**Textauszug**
----------

Als Überraschungsgäste kommen Janis Joplin und David Bowie

Als Überraschungsgäste kommen Janis Joplin und David Bowie
David Mitchells „Utopia Avenue“ ist eine Party Ende der 1960er Jahre mit viel Musik

Das ist Musik.

Rockbluesfolk. Psychedelischer Jazz oder so.

Am Schlagzeug Wuschelkopf Griff. Die Narbe auf der Wange stammt von einer Bierflasche, die ein Konzertbesucher geworfen hat.

Dean am knackigen Bass. Oft fühlt er sich als der Größte. Genauso oft fragt er sich, warum er weit davon entfernt ist, der Größte zu sein.

Wolkenatlas

Jasper van Zoet ist der Sologitarrist und tatsächlich genial. Aber auch schizophren. Er hört ständiges Klopfen. Fingerknöchel an einer Holztür.

Elf spielt Klavier, sofern nicht darauf vergessen wurde, ein Klavier auf die Bühne zu stellen: Elf, feengleich. sorgt für bisschen Folk.

Sie singen, sie komponieren, sie sind „Utopia Avenue“. Eine britische Band, die man nicht zu googeln braucht – es gibt sie nicht.

----------

**Aufgabe 1**
Gib jede Zeile der Einträge unten an, in der die Zeichenfolge „bounding“ vorkommt, und übernimm sie dabei wörtlich.

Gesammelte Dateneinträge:
----------

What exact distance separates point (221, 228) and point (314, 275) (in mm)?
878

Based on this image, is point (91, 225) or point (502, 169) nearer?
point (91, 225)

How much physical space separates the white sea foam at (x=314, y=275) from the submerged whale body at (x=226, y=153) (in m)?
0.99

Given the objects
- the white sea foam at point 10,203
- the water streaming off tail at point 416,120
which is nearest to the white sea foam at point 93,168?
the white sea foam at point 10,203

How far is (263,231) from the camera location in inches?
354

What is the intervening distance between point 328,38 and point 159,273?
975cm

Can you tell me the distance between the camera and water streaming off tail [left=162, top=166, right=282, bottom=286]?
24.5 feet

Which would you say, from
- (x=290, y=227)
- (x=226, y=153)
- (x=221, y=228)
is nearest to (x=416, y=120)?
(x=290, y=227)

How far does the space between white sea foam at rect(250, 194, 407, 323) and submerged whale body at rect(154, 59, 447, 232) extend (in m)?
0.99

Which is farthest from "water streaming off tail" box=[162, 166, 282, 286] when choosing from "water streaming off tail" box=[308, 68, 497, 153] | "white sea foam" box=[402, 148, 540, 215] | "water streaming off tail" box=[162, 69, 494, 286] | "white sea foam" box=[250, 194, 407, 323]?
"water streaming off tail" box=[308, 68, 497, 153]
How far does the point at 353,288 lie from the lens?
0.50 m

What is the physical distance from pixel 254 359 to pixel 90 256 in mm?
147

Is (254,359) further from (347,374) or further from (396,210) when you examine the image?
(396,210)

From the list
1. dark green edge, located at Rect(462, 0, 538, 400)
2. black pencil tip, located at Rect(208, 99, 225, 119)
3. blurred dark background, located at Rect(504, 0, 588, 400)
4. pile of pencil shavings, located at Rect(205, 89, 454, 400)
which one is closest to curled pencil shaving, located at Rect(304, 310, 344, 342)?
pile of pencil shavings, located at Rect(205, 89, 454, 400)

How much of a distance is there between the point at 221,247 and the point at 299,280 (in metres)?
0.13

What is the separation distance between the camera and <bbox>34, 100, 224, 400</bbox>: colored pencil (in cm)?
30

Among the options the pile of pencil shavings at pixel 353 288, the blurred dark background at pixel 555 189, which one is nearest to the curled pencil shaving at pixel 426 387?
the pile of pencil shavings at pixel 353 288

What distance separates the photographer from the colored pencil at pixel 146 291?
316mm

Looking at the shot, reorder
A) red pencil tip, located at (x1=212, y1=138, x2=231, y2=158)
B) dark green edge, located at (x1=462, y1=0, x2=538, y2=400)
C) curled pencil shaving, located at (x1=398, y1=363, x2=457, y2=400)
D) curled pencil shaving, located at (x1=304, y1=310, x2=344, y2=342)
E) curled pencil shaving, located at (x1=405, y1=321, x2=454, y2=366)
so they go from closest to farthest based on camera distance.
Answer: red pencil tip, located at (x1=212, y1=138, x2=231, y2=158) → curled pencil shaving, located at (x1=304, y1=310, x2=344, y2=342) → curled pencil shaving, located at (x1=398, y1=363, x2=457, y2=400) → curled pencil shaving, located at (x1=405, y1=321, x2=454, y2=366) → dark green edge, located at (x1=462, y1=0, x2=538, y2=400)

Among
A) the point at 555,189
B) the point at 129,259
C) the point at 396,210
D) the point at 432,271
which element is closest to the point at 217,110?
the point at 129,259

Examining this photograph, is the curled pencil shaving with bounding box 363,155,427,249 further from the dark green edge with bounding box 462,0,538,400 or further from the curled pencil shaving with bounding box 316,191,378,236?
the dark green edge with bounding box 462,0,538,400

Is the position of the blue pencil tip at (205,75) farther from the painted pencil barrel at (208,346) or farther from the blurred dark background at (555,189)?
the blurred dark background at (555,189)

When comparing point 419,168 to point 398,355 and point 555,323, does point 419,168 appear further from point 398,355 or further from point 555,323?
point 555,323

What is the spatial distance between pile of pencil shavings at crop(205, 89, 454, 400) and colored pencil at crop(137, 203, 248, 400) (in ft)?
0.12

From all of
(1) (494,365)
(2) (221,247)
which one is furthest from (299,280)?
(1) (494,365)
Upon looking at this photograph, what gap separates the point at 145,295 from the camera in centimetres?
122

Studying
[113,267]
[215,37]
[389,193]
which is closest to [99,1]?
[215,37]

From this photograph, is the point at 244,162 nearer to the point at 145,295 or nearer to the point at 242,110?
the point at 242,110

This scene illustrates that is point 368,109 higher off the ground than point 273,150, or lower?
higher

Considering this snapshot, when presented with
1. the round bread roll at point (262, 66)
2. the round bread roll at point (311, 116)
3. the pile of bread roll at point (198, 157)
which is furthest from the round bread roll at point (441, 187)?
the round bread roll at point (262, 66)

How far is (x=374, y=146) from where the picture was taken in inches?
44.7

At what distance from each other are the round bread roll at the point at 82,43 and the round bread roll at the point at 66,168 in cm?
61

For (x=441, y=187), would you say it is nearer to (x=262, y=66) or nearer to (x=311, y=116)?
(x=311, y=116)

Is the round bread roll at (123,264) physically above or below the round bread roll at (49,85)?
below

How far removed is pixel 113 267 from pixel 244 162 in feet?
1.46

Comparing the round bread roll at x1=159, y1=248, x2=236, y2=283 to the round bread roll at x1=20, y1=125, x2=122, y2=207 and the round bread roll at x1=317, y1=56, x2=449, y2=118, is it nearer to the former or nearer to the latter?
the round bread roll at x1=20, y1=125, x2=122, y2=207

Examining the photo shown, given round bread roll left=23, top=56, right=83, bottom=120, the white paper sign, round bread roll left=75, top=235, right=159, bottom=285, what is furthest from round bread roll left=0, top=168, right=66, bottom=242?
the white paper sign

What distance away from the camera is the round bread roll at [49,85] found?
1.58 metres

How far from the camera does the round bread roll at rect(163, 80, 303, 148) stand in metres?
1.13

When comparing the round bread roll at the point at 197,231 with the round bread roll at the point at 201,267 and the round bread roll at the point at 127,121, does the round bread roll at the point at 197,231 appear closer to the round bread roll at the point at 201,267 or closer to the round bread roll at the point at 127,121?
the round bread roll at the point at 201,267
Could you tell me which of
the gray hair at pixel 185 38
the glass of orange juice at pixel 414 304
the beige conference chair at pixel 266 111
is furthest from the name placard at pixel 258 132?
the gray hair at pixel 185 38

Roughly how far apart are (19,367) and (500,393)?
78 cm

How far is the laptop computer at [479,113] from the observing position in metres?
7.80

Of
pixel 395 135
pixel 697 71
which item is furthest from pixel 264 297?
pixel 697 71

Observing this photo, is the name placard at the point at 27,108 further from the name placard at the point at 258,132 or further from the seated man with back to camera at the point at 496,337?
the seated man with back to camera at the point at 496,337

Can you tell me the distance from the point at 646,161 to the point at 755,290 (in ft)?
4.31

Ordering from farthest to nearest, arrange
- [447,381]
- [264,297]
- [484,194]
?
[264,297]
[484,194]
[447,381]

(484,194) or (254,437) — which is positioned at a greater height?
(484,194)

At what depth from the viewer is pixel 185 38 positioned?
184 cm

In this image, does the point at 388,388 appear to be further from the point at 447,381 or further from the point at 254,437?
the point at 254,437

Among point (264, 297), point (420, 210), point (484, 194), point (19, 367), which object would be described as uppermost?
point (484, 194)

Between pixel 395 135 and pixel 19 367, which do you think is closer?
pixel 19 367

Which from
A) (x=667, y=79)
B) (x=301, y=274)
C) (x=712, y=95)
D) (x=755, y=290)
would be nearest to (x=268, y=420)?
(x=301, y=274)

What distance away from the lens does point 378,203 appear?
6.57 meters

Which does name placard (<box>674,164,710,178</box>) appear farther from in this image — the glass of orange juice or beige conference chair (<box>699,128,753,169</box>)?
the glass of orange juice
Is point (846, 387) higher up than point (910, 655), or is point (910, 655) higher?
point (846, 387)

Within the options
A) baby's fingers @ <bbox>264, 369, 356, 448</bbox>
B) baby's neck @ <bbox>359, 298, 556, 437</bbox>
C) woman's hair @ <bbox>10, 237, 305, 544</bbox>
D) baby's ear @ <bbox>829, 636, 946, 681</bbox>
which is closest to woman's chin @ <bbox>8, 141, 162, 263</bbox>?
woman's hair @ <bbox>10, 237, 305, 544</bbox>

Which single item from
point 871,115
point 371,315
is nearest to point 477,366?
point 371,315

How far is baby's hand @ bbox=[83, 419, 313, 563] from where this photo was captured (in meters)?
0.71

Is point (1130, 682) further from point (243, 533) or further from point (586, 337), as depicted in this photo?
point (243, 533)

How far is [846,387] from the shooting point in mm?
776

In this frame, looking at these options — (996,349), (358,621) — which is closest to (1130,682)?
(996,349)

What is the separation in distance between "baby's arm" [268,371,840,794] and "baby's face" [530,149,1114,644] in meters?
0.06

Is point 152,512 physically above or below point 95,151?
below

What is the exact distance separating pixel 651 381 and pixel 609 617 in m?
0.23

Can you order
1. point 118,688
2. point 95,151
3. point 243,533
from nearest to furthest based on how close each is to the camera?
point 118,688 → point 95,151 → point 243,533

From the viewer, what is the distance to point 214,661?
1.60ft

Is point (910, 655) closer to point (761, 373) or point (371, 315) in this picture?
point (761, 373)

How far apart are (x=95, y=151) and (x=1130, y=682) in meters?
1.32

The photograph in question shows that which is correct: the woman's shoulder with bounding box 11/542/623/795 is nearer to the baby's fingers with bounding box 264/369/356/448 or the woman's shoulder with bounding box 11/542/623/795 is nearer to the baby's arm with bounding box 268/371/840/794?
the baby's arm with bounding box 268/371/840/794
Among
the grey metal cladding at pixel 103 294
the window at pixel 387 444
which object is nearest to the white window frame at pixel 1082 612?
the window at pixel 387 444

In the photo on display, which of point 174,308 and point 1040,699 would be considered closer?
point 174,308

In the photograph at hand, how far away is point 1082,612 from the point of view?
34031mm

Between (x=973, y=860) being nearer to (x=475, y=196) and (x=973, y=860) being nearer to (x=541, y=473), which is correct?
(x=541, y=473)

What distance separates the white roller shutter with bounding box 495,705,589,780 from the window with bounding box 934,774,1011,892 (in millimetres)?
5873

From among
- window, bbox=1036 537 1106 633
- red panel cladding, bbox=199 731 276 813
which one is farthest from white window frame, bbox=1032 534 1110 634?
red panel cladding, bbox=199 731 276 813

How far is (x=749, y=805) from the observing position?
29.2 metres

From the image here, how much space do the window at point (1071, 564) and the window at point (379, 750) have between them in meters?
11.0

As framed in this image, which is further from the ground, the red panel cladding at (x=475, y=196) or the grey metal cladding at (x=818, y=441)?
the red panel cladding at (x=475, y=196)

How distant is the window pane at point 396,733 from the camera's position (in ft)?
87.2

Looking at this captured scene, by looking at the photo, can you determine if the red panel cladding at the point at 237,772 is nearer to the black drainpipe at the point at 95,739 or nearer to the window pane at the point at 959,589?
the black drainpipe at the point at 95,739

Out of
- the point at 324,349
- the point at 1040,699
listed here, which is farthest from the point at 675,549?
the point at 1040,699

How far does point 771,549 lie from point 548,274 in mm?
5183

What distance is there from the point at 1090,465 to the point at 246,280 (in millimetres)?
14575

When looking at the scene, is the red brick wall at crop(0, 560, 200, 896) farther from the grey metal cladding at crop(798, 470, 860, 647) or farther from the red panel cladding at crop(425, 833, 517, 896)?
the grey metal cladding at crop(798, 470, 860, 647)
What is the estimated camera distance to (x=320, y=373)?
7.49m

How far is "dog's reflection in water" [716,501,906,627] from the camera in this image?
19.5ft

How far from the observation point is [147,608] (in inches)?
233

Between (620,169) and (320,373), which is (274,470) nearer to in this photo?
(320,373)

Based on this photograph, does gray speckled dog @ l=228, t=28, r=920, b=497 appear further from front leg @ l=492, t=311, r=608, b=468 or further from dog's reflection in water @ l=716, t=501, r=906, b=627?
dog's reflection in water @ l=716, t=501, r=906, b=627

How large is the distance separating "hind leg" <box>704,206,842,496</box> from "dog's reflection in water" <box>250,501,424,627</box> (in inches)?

----------

**Aufgabe 2**
Nimm den Text über David Mitchells Roman „Utopia Avenue“ wieder auf und schreibe ihn im Anschluss an seinen letzten Satz weiter.

**Antwort 1**
Examining this photograph, is the curled pencil shaving with bounding box 363,155,427,249 further from the dark green edge with bounding box 462,0,538,400 or further from the curled pencil shaving with bounding box 316,191,378,236?
the dark green edge with bounding box 462,0,538,400
The photograph in question shows that which is correct: the woman's shoulder with bounding box 11/542/623/795 is nearer to the baby's fingers with bounding box 264/369/356/448 or the woman's shoulder with bounding box 11/542/623/795 is nearer to the baby's arm with bounding box 268/371/840/794?
the baby's arm with bounding box 268/371/840/794
What distance separates the white roller shutter with bounding box 495,705,589,780 from the window with bounding box 934,774,1011,892 (in millimetres)?

**Antwort 2**
David Mitchell (Bild oben) hat sie erfunden. Der britische Erzähler, der perfekt übers Scheitern schreibt: „Der Wolkenatlas“ „Die Knochenuhren“ ...

Sein Roman „Utopia Avenue“ ist eine Party, sehr unterhaltsam, mit Joints und teurem Alkohol und Bungalows, in die man sich zu zweit zurückziehen kann – es gibt Begegnungen, die weh tun und solche, die Freude bereiten ... am Ende denkt man: Es war toll, eingeladen worden zu sein. Aber es reicht, nächstes Mal bleiben wir daheim.

Gegen Sandie Shaw

„Utopia Avenue“ zeichnet Aufstieg und Ende der Musikgruppe nach. Das erste Konzert. Der erste Plattenvertrag. Die erste LP. Erfolgreiche Tournee in Amerika. 8.000 Zuhörer.

Mitchell geht es nicht darum zu zeigen: So kann’s kommen, wenn man Applaus als Droge braucht.

Sondern er sagt: Macht doch nichts, danke für die Energie, die Musik neu zu erfinden – Ende der 1960er-Jahre im Wettbewerb mit Liedern, die im BBC-Radio rauf und runter gespielt wurden wie „Puppet on a string“ von Sandie Shaw,

Echte Stars

Die Band „Utopia Avenue“ kam nicht bis zu den Sternen. Sie haben keinen Mist produziert. Es war der Schuss eines Räubers, der alles zerstörte.

Viele echte Stars spielen bei dieser Party mit, und es ist meist mehr als nur Auftritt und Abgang. David Bowie ist nur auf einen Sprung gekommen, aber Janis Joplin singt, Maler Francis Bacon spendiert Cháteau Latour und Austern.

Brian Jones von den Stones unterhält sich mit Gitarrist Jasper über Stimmen im Kopf. Leonard Cohen wird gebeten, den Unterschied zwischen Melancholie und Depression zu erklären ...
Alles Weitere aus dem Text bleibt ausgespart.